WHAT YOU HAVE TO DO:
Locate each line below that contains the string "pipe", treating uppercase and lowercase as different, and copy those lines.

── SUPPLIED ENTRIES ──

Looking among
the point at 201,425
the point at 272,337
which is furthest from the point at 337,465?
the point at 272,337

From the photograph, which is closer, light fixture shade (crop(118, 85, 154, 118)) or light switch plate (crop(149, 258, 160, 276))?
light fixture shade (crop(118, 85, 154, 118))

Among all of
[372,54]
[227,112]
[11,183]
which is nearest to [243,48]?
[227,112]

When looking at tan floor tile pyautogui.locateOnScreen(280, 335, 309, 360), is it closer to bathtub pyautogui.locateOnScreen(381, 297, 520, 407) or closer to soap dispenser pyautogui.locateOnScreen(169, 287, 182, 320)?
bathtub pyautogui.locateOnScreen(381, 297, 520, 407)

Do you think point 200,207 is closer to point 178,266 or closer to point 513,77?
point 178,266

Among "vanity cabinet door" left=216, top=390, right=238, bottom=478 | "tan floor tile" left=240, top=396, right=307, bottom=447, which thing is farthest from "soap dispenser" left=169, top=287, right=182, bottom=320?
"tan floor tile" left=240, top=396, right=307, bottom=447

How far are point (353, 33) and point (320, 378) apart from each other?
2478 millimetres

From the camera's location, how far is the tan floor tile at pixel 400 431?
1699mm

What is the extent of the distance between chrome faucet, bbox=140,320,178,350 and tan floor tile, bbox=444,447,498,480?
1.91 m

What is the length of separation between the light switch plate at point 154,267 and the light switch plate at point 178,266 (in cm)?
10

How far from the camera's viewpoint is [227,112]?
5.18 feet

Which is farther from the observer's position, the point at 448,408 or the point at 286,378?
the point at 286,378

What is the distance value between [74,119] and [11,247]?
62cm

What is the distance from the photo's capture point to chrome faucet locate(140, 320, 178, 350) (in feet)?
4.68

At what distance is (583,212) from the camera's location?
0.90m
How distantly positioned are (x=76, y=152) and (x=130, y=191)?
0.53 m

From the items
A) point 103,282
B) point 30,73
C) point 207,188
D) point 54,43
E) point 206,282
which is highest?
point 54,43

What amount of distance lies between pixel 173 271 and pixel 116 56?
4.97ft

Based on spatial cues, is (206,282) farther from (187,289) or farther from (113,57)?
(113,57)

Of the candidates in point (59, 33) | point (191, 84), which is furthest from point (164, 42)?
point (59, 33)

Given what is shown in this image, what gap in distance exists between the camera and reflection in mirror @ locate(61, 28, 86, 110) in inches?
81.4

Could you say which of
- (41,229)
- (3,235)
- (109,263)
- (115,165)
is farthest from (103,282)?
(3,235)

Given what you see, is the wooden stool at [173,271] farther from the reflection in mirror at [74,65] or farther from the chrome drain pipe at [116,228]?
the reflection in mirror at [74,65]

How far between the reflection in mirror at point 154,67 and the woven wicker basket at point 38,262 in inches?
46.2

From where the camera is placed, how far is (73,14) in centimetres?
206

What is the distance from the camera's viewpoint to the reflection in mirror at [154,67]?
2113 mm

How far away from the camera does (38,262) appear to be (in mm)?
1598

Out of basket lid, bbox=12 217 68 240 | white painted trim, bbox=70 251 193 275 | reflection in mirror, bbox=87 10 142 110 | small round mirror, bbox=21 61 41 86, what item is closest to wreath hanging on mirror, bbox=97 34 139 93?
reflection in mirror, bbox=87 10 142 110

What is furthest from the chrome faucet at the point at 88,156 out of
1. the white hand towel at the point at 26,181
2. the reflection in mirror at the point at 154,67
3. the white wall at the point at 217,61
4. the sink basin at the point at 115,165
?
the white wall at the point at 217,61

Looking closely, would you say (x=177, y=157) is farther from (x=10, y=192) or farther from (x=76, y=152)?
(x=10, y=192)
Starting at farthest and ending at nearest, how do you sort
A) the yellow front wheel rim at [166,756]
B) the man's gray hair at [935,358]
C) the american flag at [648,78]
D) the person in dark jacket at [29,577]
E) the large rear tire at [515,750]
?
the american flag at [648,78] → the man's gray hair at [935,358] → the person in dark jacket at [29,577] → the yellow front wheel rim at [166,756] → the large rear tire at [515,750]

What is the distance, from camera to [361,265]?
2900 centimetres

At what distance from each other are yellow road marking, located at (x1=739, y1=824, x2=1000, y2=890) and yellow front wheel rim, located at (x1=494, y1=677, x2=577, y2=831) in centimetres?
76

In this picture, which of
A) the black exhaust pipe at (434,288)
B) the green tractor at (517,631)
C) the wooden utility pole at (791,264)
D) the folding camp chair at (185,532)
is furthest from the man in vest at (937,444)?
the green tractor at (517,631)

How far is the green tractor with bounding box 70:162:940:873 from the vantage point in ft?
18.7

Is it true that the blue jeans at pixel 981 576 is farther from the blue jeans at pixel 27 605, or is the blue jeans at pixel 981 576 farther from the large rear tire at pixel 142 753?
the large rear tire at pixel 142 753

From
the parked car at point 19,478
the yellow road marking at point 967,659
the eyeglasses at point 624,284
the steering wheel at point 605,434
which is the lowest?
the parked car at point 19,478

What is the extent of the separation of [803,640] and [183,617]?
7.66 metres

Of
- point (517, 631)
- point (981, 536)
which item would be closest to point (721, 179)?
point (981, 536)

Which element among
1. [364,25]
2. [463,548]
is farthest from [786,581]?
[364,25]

───

FINISHED ANSWER:
Given what you see, is the wooden stool at [173,271] farther from the reflection in mirror at [74,65] or farther from the chrome drain pipe at [116,228]?
A) the black exhaust pipe at (434,288)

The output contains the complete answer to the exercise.